### Records provided
^^^^^^^^^^^^^^^^
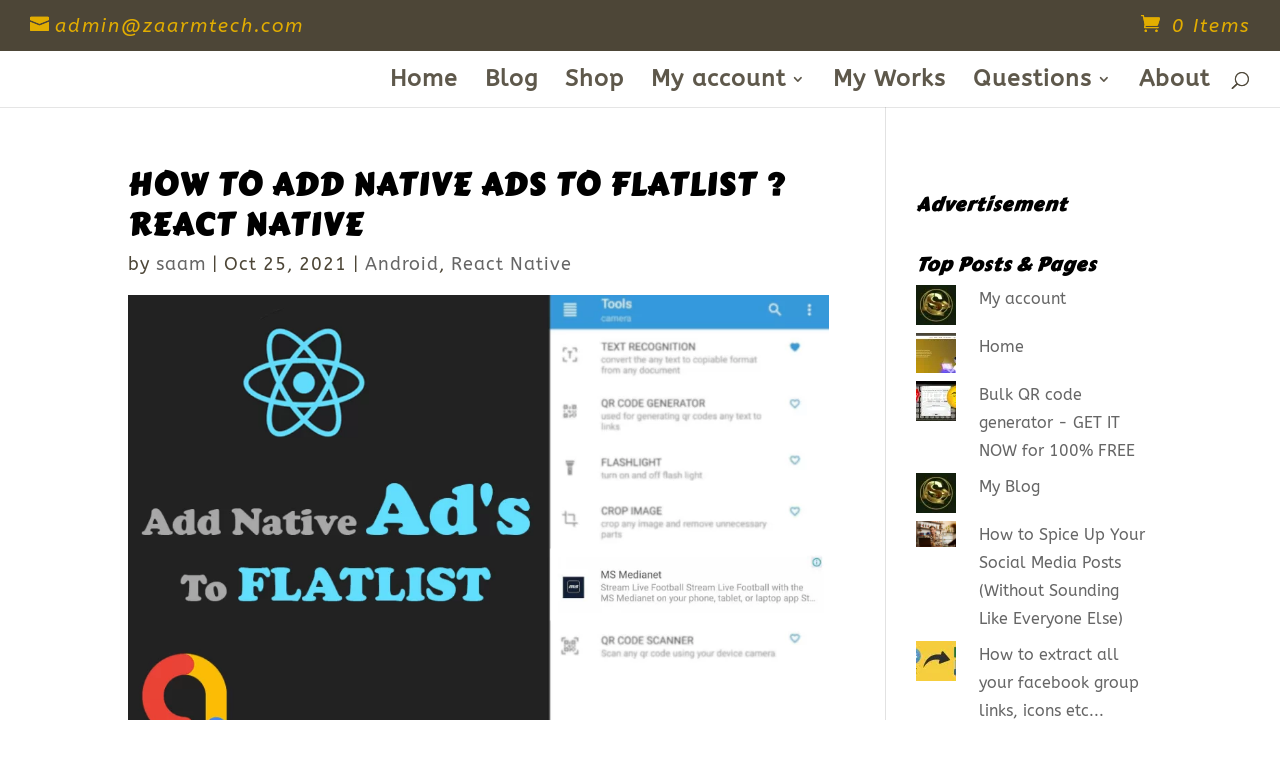

--- FILE ---
content_type: text/css; charset=UTF-8
request_url: https://zaarmtech.com/wp-content/plugins/subscriptions-for-woocommerce/public/css/subscriptions-for-woocommerce-public.css?ver=1.6.4
body_size: 524
content:
/**
 * All of the CSS for your public-facing functionality should be
 * included in this file.
 */

 .wps_sfw_account_wrap {
    overflow-x: auto;
}

.wps_sfw_free_trial,
.wps_sfw_signup_fee {
    display: block;
}

.wps_sfw_experimental_feature_notice {
    color: red;
}

/* Designing issue fixes */
div#oceanwp-cart-sidebar-wrap .oceanwp-cart-sidebar {
    width: 100%;
    max-width: 400px;
}

div#oceanwp-cart-sidebar-wrap .wps_sfw_subscription_wrapper {
    padding: 10px;
}

.oceanwp-theme .wps_sfw_subscription_inner_wrapper .amount {
    color: #fff !important;
}

.theme-betheme .wps_sfw_subscription_wrapper label,
.theme-betheme .wps_sfw_subscription_wrapper p,
.oceanwp-theme .wps_sfw_subscription_wrapper label,
.oceanwp-theme .wps_sfw_subscription_wrapper p {
    line-height: 28px;
}

.theme-betheme .wps_sfw_subscription_wrapper,
.oceanwp-theme .wps_sfw_subscription_wrapper {
    text-align: left;
    padding: 10px;
}

.mfp-wrap .mfp-container .mfp-content {
    width: 100%;
    max-width: 500px;
}

.wps_sfw_subscription_wrapper label,
.wps_sfw_subscription_wrapper p {
    display: inline-block;
    white-space: break-spaces;
}

.wps_sfw_subscription_wrapper input[type=radio] {
    vertical-align: middle;
    margin: 0 5px 5px 0;
}

.wps_sfw_account_wrap table {
    width: 100%;
}

.wps_sfw_account_wrap table th {
    min-width: 100px;
    text-align: left;
}

.wps_sfw_account_wrap table th:first-of-type {
    min-width: 50px;
}

.wps_sfw_account_wrap table th:nth-of-type(3) {
    min-width: 150px;
}

.wps_sfw_account_wrap table th:last-of-type,
.wps_sfw_account_wrap table td:last-of-type {
    min-width: 80px;
    text-align: center;
}

.wps_sfw_expired {
    color: #e74c3c;
    text-transform: capitalize;
}

.wps_sfw_cancelled {
    text-transform: capitalize;
    color: #e67e22;
}

.wps_sfw_active {
    text-transform: capitalize;
    color: #27ae60;
}

.wps_sfw_on-hold {
    text-transform: capitalize;
    color: #f1c40f;
}

.wps_sfw_paused {
    text-transform: capitalize;
    color: #3498db;
}

.wps_wsp_recurring_total_td {
    font-weight: 600;
}

.wps_wsp_recurring_total th {
    vertical-align: top;
}

/* Subscription on my account page start  */

.wps_sfw_order_details a.wps_upgrade_downgrade.button {
    display: block;
    max-width: max-content;
    margin: 5px 0 0;
    line-height: 1.25;
    padding: 10px 10px;
    background: #f8f8f8;
    border: 2px solid #f8f8f8;
    font-size: 14px;
    color: #000;
}

.wps_sfw_details_wrap table.shop_table th,
.wps_sfw_account_wrap table th {
    border-bottom: 1px solid #ccc;
    font-weight: 600;
}

.wps_sfw_details_wrap table.shop_table th,
.wps_sfw_details_wrap table.shop_table td,
.wps_sfw_account_wrap table thead th,
.wps_sfw_account_wrap table tbody td {
    background: transparent;
    padding: 15px;
    text-align: left;
}

.wps_sfw_details_wrap table.shop_table tr,
.wps_sfw_account_wrap table tbody tr {
    border: none;
}

.wps_sfw_details_wrap table.shop_table tr:nth-of-type(even),
.wps_sfw_account_wrap table tbody tr:nth-of-type(even) {
    background: #f8f8f8;
}

.wps_sfw_details_wrap table.shop_table,
.wps_sfw_account_wrap table {
    border: 1px solid #ccc;
}

.wps_sfw_details_wrap h3 {
    font-size: 24px;
    margin: 0 0 15px;
    font-weight: 600;
    line-height: 1.25;
}

.wps_sfw_details_wrap table+h3 {
    margin: 25px 0 15px;
}

.wps_sfw_account_show_subscription a {
    text-decoration: underline;
    color: var(--wp--preset--color--vivid-cyan-blue);
}

/* Subscription on my account page end  */
/* Single product page start */

p.wps_sfw_inner_description {
    padding: 10px;
    background: #f8f8f8;
    margin: 5px 0px 20px;
}

/* Single product page end */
^^^^^^^^^^^^^^^^
### What you should do
A verbatim copy of the listing, with all pictures removed, is required.

### Answer for the task
--- FILE ---
content_type: text/css; charset=UTF-8
request_url: https://zaarmtech.com/wp-content/plugins/subscriptions-for-woocommerce/public/css/subscriptions-for-woocommerce-public.css?ver=1.6.4
body_size: 524
content:
/**
 * All of the CSS for your public-facing functionality should be
 * included in this file.
 */

 .wps_sfw_account_wrap {
    overflow-x: auto;
}

.wps_sfw_free_trial,
.wps_sfw_signup_fee {
    display: block;
}

.wps_sfw_experimental_feature_notice {
    color: red;
}

/* Designing issue fixes */
div#oceanwp-cart-sidebar-wrap .oceanwp-cart-sidebar {
    width: 100%;
    max-width: 400px;
}

div#oceanwp-cart-sidebar-wrap .wps_sfw_subscription_wrapper {
    padding: 10px;
}

.oceanwp-theme .wps_sfw_subscription_inner_wrapper .amount {
    color: #fff !important;
}

.theme-betheme .wps_sfw_subscription_wrapper label,
.theme-betheme .wps_sfw_subscription_wrapper p,
.oceanwp-theme .wps_sfw_subscription_wrapper label,
.oceanwp-theme .wps_sfw_subscription_wrapper p {
    line-height: 28px;
}

.theme-betheme .wps_sfw_subscription_wrapper,
.oceanwp-theme .wps_sfw_subscription_wrapper {
    text-align: left;
    padding: 10px;
}

.mfp-wrap .mfp-container .mfp-content {
    width: 100%;
    max-width: 500px;
}

.wps_sfw_subscription_wrapper label,
.wps_sfw_subscription_wrapper p {
    display: inline-block;
    white-space: break-spaces;
}

.wps_sfw_subscription_wrapper input[type=radio] {
    vertical-align: middle;
    margin: 0 5px 5px 0;
}

.wps_sfw_account_wrap table {
    width: 100%;
}

.wps_sfw_account_wrap table th {
    min-width: 100px;
    text-align: left;
}

.wps_sfw_account_wrap table th:first-of-type {
    min-width: 50px;
}

.wps_sfw_account_wrap table th:nth-of-type(3) {
    min-width: 150px;
}

.wps_sfw_account_wrap table th:last-of-type,
.wps_sfw_account_wrap table td:last-of-type {
    min-width: 80px;
    text-align: center;
}

.wps_sfw_expired {
    color: #e74c3c;
    text-transform: capitalize;
}

.wps_sfw_cancelled {
    text-transform: capitalize;
    color: #e67e22;
}

.wps_sfw_active {
    text-transform: capitalize;
    color: #27ae60;
}

.wps_sfw_on-hold {
    text-transform: capitalize;
    color: #f1c40f;
}

.wps_sfw_paused {
    text-transform: capitalize;
    color: #3498db;
}

.wps_wsp_recurring_total_td {
    font-weight: 600;
}

.wps_wsp_recurring_total th {
    vertical-align: top;
}

/* Subscription on my account page start  */

.wps_sfw_order_details a.wps_upgrade_downgrade.button {
    display: block;
    max-width: max-content;
    margin: 5px 0 0;
    line-height: 1.25;
    padding: 10px 10px;
    background: #f8f8f8;
    border: 2px solid #f8f8f8;
    font-size: 14px;
    color: #000;
}

.wps_sfw_details_wrap table.shop_table th,
.wps_sfw_account_wrap table th {
    border-bottom: 1px solid #ccc;
    font-weight: 600;
}

.wps_sfw_details_wrap table.shop_table th,
.wps_sfw_details_wrap table.shop_table td,
.wps_sfw_account_wrap table thead th,
.wps_sfw_account_wrap table tbody td {
    background: transparent;
    padding: 15px;
    text-align: left;
}

.wps_sfw_details_wrap table.shop_table tr,
.wps_sfw_account_wrap table tbody tr {
    border: none;
}

.wps_sfw_details_wrap table.shop_table tr:nth-of-type(even),
.wps_sfw_account_wrap table tbody tr:nth-of-type(even) {
    background: #f8f8f8;
}

.wps_sfw_details_wrap table.shop_table,
.wps_sfw_account_wrap table {
    border: 1px solid #ccc;
}

.wps_sfw_details_wrap h3 {
    font-size: 24px;
    margin: 0 0 15px;
    font-weight: 600;
    line-height: 1.25;
}

.wps_sfw_details_wrap table+h3 {
    margin: 25px 0 15px;
}

.wps_sfw_account_show_subscription a {
    text-decoration: underline;
    color: var(--wp--preset--color--vivid-cyan-blue);
}

/* Subscription on my account page end  */
/* Single product page start */

p.wps_sfw_inner_description {
    padding: 10px;
    background: #f8f8f8;
    margin: 5px 0px 20px;
}

/* Single product page end */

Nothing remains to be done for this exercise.